Essa foi uma das verdades. Porém,
sempre existe o outro lado da moeda, a outra face da realidade que merece ser
vista. Enquanto a polícia tentava isolar o corpo, na fatia oposta da cidade, a
oeste dali, em uma clínica psiquiátrica, Ariane entrava em coma.
– O que nós vamos fazer doutor? –
perguntava a enfermeira, penalizada.
– Infelizmente não há mais nada que
possamos fazer, Cláudia.
– Mas ela ainda está viva, deve
haver alguma coisa...
– Para nós ela está viva, mas em sua
mente ela acredita que morreu. Não vai demorar muito para que o corpo também se
convença disso. O coma é irreversível.
Cinco minutos mais tarde e os
aparelhos acusavam a parada cardíaca e, embora tudo fosse feito para tentar
voltá-la à vida, Ariane estava morta. Já havia morrido, uma hora antes, no
acidente.
– Hora do óbito: Uma hora e cinco
minutos. – disse o médico.
– Ao menos ela vai descansar. Eu não
aguentava mais vê-la sofrendo assim. Já faz cinco anos desde que chegou aqui.
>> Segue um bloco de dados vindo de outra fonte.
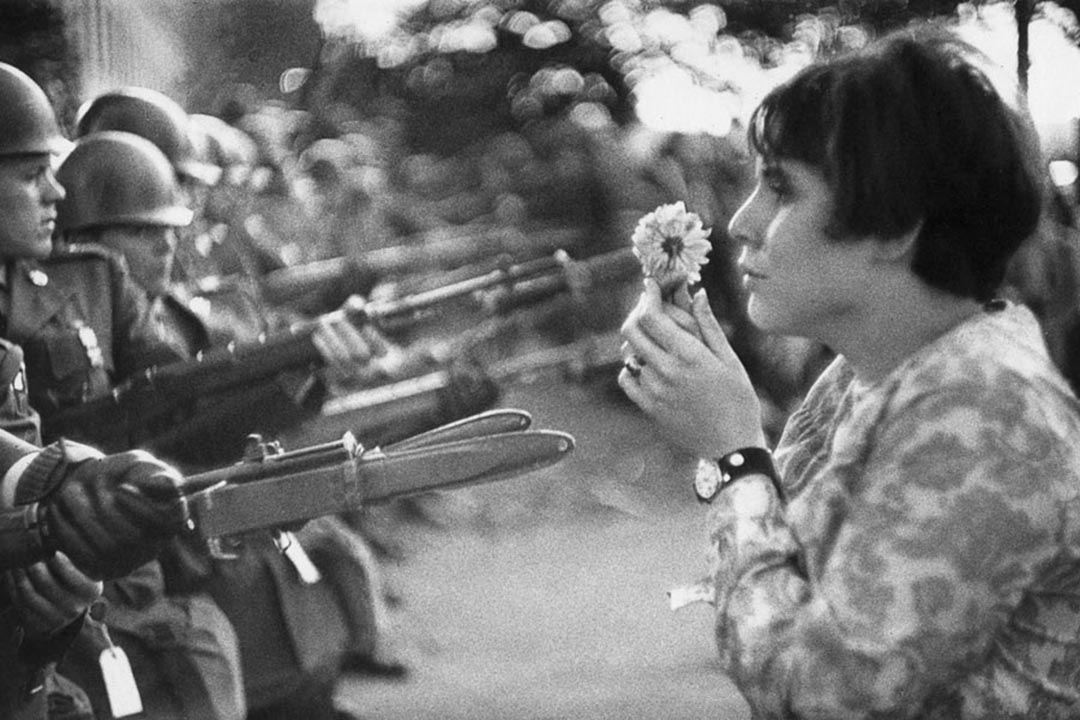 越戰期間,一場反戰示威中的送花女孩Jan Rose Kasmir。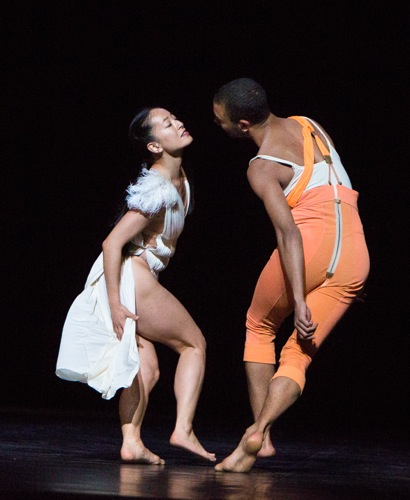 Preljocaj's Snow White (Nagisa Shirai) and her Prince (Sergio Diaz). Photo: Yi-Chun Wu
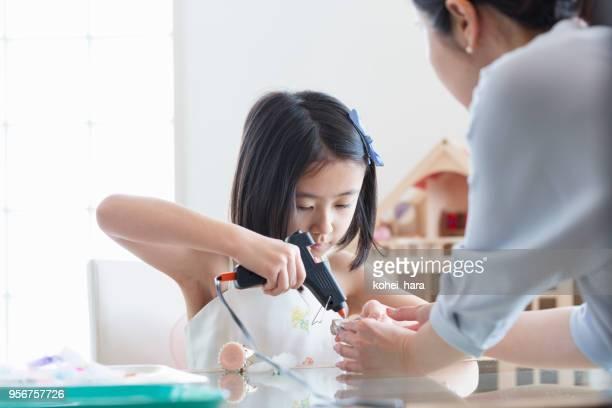 女の子の手を作る製アクセサリー - 技能 ストックフォトと画像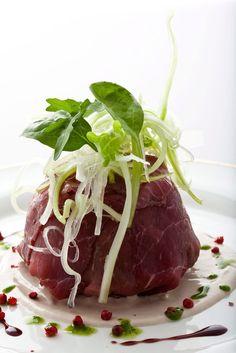 Sfera di Manzo! Uno dei piatti ideati dal nostro chef @umbertovezzoli
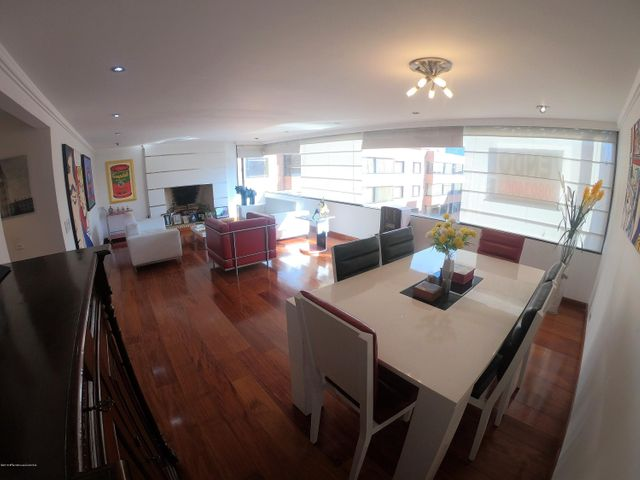 Apartamento Bogota D.C.>Bogota>Santa Barbara - Venta:730.000.000 Pesos - codigo: 20-433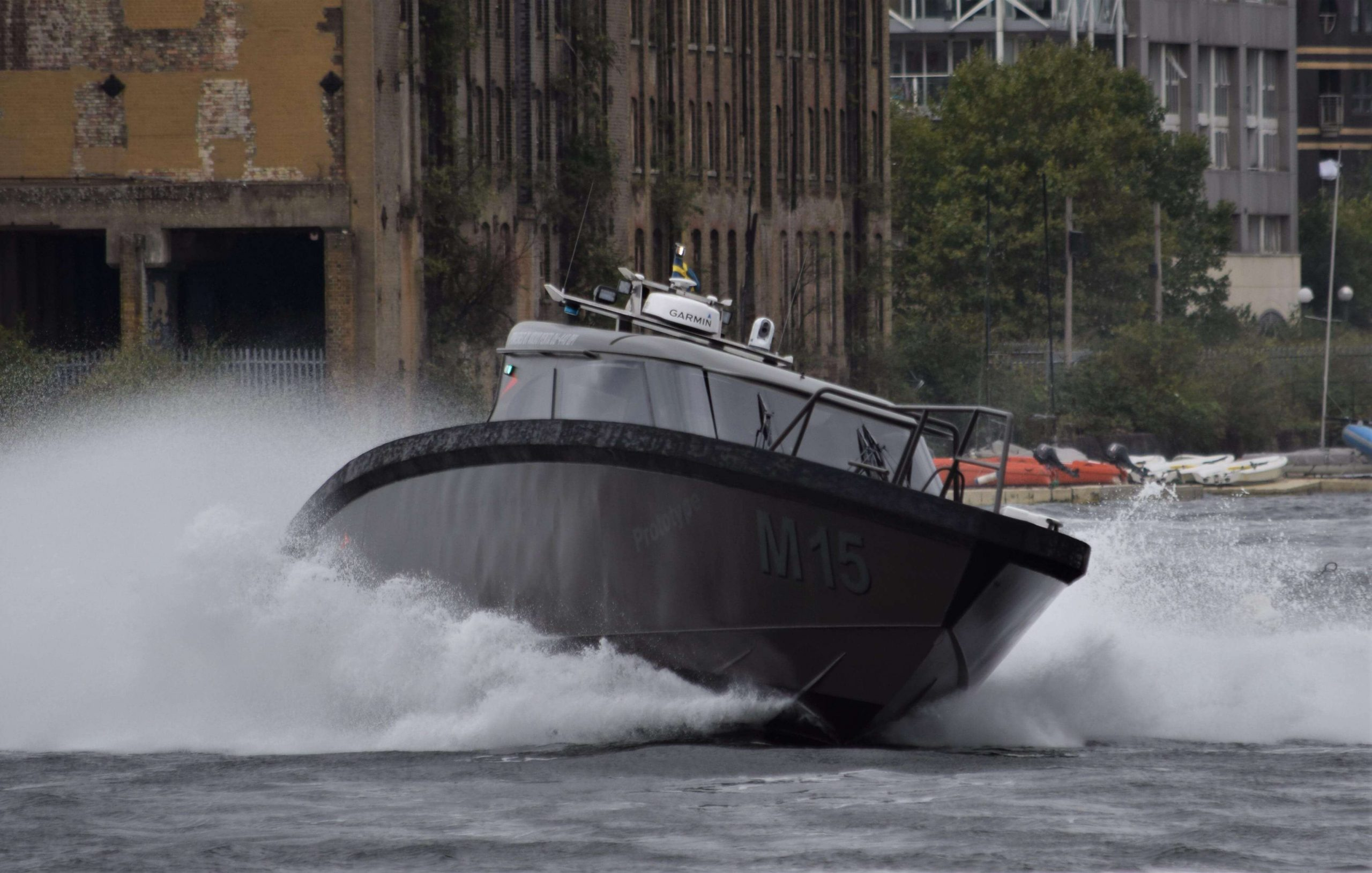 m15 vp2 boat at speed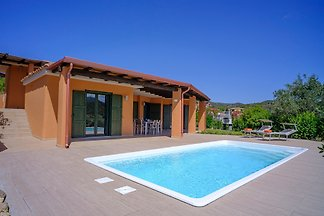 VILLA GINESTRA WITH PRIVATE POOL
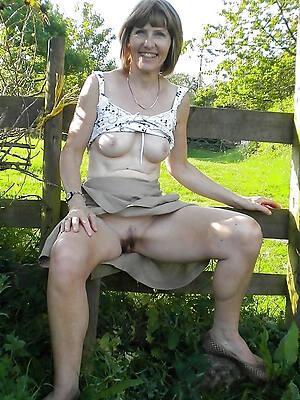 older mature women pictures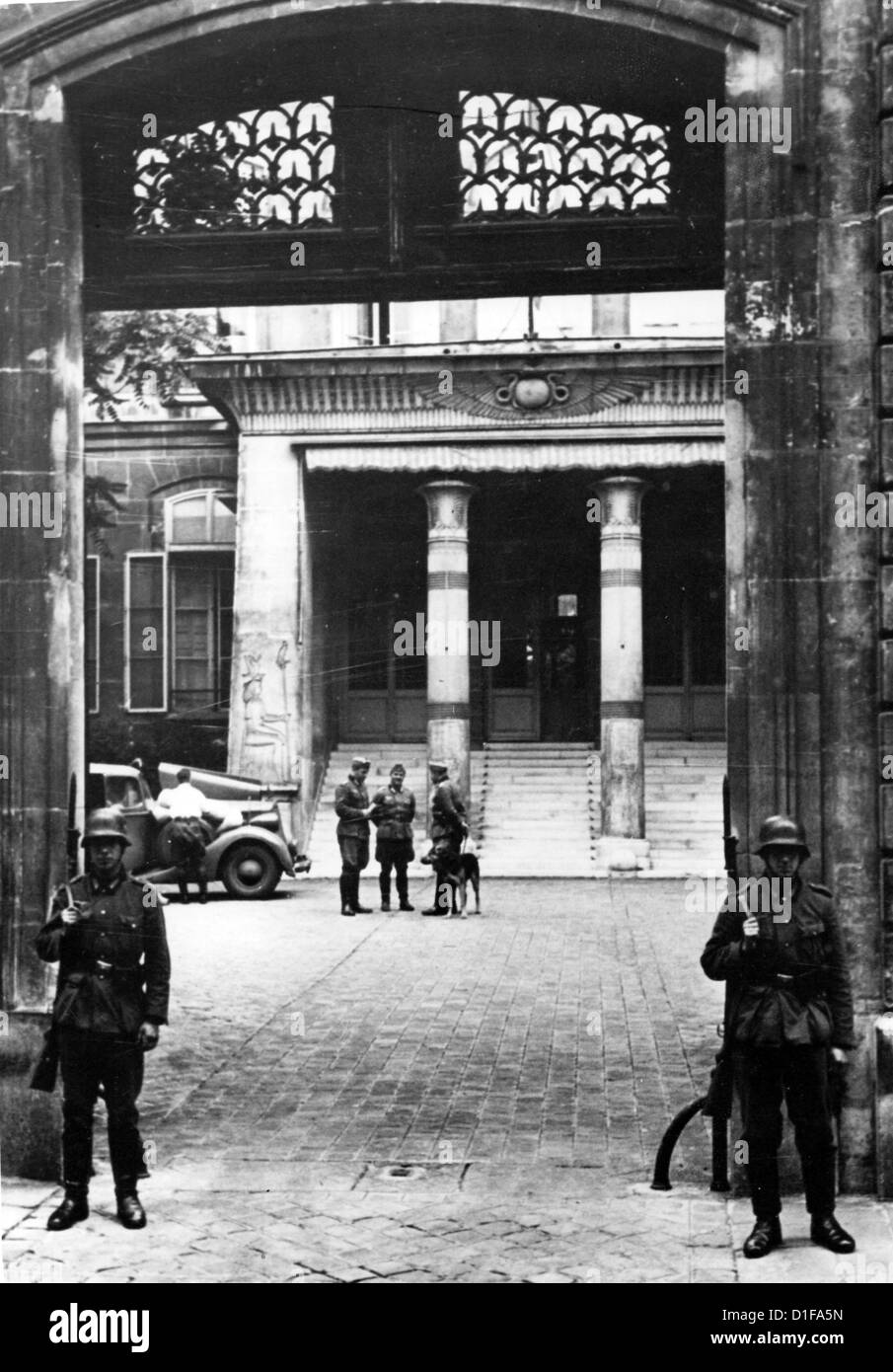 The German Embassy is reopened after the invasion of German troops in Paris, France, in June 1940. Photo: Berliner Stock Photo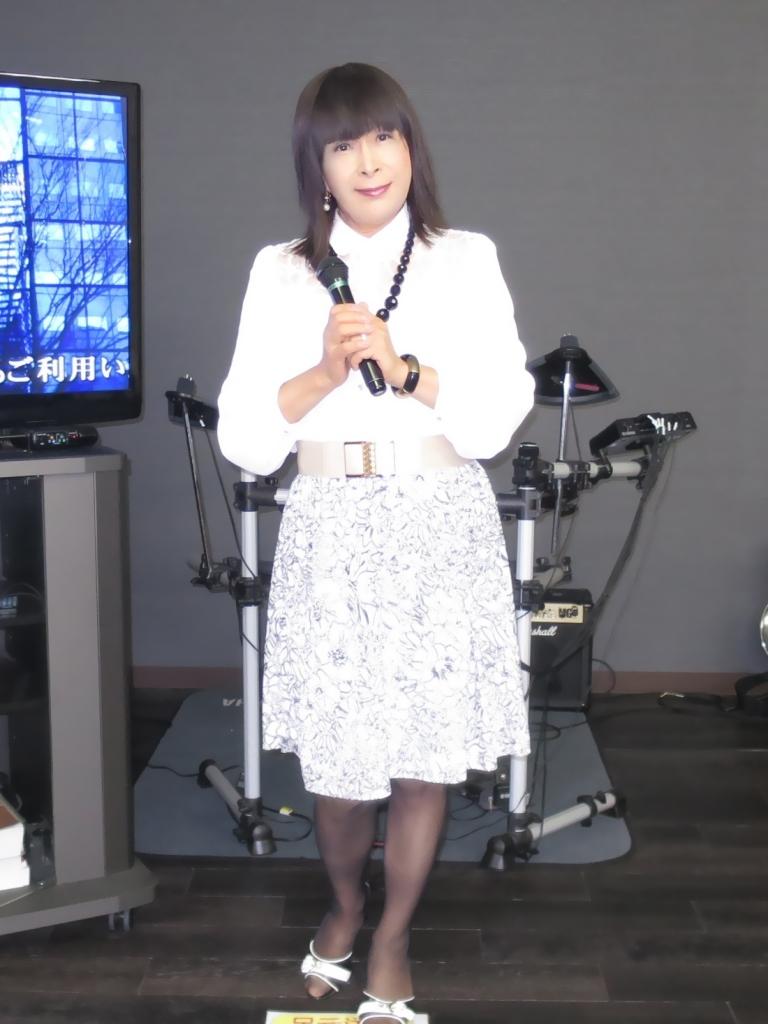 モノトーン花柄スカトカラオケ(6)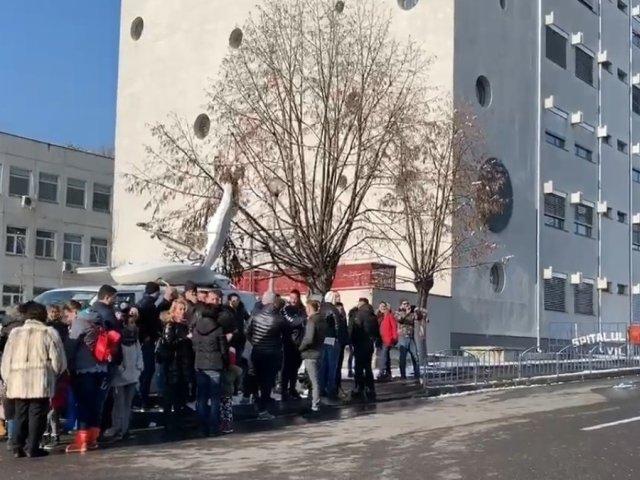Protest la Spitalul Judetean din Valcea dupa ce un copil a intrat in coma. Se cere demisia medicilor de la Pediatrie/ VIDEO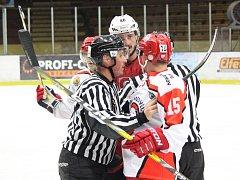 Druholigový hokejový zápas HC Klatovy – HC Medvědi Pelhřimov vyhráli domácí 5:4.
– É, mas agora acabou. – disse o
médico, retirando as luvas e atirando-as ao lixo.
– Doutor Marcos, acha que ela sabia
que eu a considerava como uma amiga?
– De alguma forma sabia, Cláudia. Do
jeito dela, eu creio.
Ariane tinha sua própria realidade e
vivia nela, até o dia em que decidiu já ser hora de, como nos romances, por o
ponto final. Essa, não era uma história com final feliz como tantas outras que
criara pra si. Nessa, a personagem principal devia morrer.
Na vida, é costume se criar
histórias, muitas têm um final feliz, outras não. Todas elas fazem parte dessas
muitas realidades que, queremos acreditar, são reais.